Semantics are going to kill us all.
He's arguing that a Sketch library in and of itself is not a design system. I don't know who would disagree. Without good code & user research, my perfectly nested symbols are meaningless. I'm not really sure what he's actually trying to do here, though, short of making people kind of confused or possibly defensive.
I have been careful, lately, in the organization about how I use these terms because I do want it to be clear that the design system is bigger than and doesn't stop at a Sketch Library — which I've begun referring to simply as our "component library." Though it does contain and encode many or most of the meaningful decisions and product of the system.
Probably trying to remind people that even though you might have components and patterns laid out in a sketch file without the rest of your organization / team having access and understanding of it it is just a design file; and not yet a system.
I'm not really sure what he's actually trying to do here
Me either. A good design system will need something like Sketch Libraries and code, and many processes to maintain them both. Arguing for code-only or design-document only seems to miss the benefits and need for the other. There are definitely cases where only having one would work, but I think it’s more common to need both.
So yes, your Sketch Library is part of your design system.
Breaking news: Everything you think you know is wrong. More at 11.
Basically everyday on DN
My head is spinning from all the re-imagining, re-thinking, re-designing, re-inventing and over hyping. :P
you and me both.
I find ignoring everything that's posted on DN and carrying on in my career as I was currently seems to be the best approach ;)
Can't sell workshop and conference tickets if everything works already.
ha! you are truly a moron, and wrong yet again!
i am available for speaking engagements. also, please buy my book about why you and all the other idiots are wrong and i am right.
With all due respect to the terrific Brad Frost, but I would argue a front-end lib for devs NEEDS an organized and cascading Sketch (or whatever) component library. Focusing solely on the code style guide would only give you coverage for your devs. One begets the either—two sides of the same coin.
Unless of course your designers do front end coding as a design interface.
Does anyone actually believe we will achieve the "holy grail" of design to code perfection?
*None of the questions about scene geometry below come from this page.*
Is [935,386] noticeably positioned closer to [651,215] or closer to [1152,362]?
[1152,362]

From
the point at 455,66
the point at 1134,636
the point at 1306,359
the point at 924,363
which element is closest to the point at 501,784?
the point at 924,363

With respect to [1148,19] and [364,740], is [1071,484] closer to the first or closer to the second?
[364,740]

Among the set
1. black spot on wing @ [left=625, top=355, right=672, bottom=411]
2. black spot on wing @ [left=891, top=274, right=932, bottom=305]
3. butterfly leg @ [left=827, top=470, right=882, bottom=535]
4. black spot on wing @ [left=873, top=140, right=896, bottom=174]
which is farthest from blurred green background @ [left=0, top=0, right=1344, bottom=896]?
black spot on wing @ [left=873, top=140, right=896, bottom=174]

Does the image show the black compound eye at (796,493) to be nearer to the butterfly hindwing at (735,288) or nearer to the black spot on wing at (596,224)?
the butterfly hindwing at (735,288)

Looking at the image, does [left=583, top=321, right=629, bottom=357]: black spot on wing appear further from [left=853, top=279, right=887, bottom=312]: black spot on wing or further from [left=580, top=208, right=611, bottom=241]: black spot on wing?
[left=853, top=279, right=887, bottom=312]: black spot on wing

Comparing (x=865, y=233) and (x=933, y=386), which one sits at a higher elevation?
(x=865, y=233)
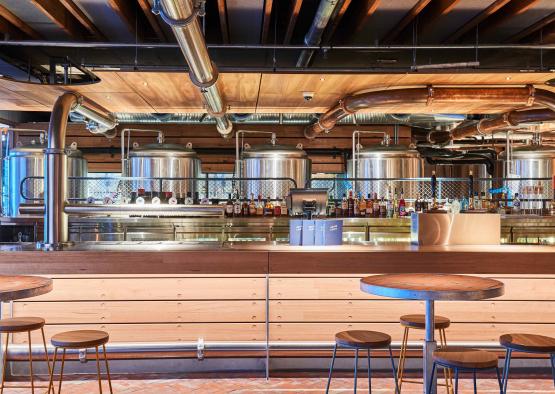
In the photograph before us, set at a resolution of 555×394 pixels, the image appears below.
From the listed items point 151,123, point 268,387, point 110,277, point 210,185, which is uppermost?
point 151,123

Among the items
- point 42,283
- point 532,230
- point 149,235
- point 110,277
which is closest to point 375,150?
point 532,230

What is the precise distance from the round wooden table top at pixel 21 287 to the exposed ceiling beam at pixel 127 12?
2.62 m

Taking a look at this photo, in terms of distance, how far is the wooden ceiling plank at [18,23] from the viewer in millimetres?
5422

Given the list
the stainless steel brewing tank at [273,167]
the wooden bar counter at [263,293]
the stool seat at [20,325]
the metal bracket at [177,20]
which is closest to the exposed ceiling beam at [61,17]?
the metal bracket at [177,20]

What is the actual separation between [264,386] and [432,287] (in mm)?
1872

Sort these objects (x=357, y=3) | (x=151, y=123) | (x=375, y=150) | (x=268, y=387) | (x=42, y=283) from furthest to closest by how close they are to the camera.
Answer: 1. (x=151, y=123)
2. (x=375, y=150)
3. (x=357, y=3)
4. (x=268, y=387)
5. (x=42, y=283)

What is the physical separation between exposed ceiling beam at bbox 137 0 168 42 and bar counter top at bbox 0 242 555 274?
2.14m

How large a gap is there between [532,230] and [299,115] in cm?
545

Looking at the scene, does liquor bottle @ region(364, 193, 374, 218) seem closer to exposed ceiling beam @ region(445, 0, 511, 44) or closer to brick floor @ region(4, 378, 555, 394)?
exposed ceiling beam @ region(445, 0, 511, 44)

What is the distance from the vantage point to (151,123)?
40.0 feet

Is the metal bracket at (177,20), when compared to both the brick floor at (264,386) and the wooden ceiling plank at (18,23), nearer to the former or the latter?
the wooden ceiling plank at (18,23)

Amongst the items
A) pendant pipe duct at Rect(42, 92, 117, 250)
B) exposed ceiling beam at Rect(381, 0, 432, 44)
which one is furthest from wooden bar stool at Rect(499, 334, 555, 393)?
pendant pipe duct at Rect(42, 92, 117, 250)

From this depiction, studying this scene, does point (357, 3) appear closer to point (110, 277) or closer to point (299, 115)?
point (110, 277)

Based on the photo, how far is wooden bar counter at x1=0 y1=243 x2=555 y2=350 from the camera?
448 cm
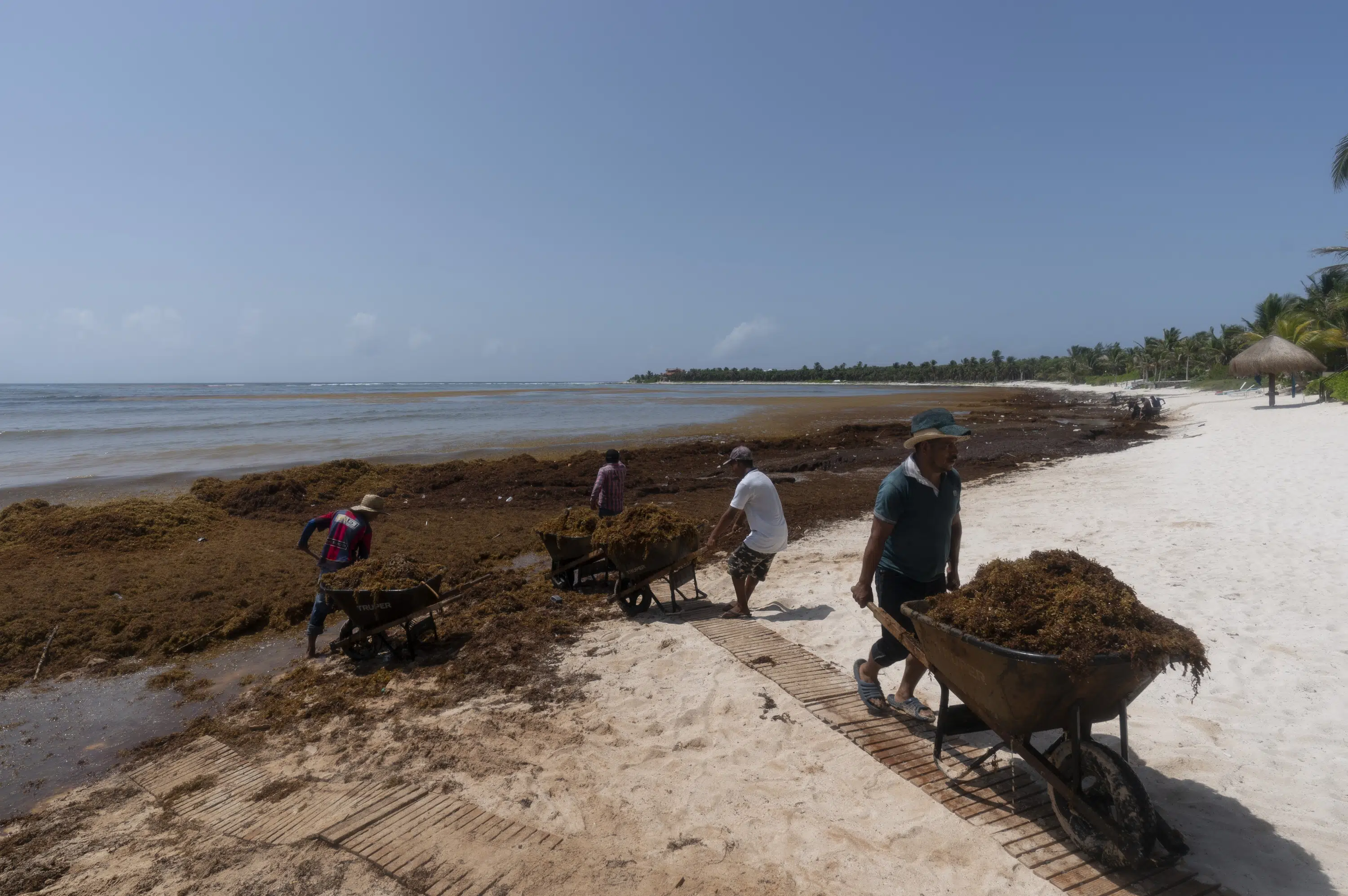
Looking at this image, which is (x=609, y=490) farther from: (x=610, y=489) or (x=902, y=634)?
(x=902, y=634)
I have enormous respect for what AirBnB are doing with React/Sketch interplay, but I simply don't see it turning into something you would ACTUALLY put into production code without incredibly strict guidelines on how Sketch designs are created.
Is having a Sketch component library and an HTML/CSS component library that are two parts of a greater whole really so bad?
I think about this a lot. I've been impressed with the tech, but I'm weary about the overhead. Us designers make a lot of concessions and considerations when building these systems out, but I wonder if front-end developers really want this. There's a line of collaboration here but I'm not exactly sure where the overlap really is.
Just a speaker (albeit one of my favorites) with a controversial headline and meatless article. That's just how they market themselves. Nothing to see here.
Good design should be consistent. Good design must not be arbitrary. Good design should be thought-out to the last detail.
People are acting like something new is invented, while it's definitely not. Maybe some people are exploring these domains recently, but it doesn't mean they are new. I'm seeing everyday more and more articles about "design systems" and what they promote as a new concept is actually DESIGN 101. So Design Systems is nothing new. Even hundreds of years ago ancient architects employed the idea of consistency in the components they used. Look some cities, too.
"Design Systems" is already a fundamental part of design. "User Experience" is already a fundamental part of design. Design must be human-centered, so it's ultimate goal is to create a satisfying user experience. Without planning and organising a consistent design (system), it's not possible to create a smooth user experience.
We don't need shiny words. We need to understand the basic principles of design. We need to start being better designers by employing this principles, everyday.
So everything you do in the process is naturally part of the design system, because that's what design is.
Design System is a set of rules that defines how brand elements work and behave together. I would say it doesn't really matter where these rules are defined (docs, code, etc) as long they work.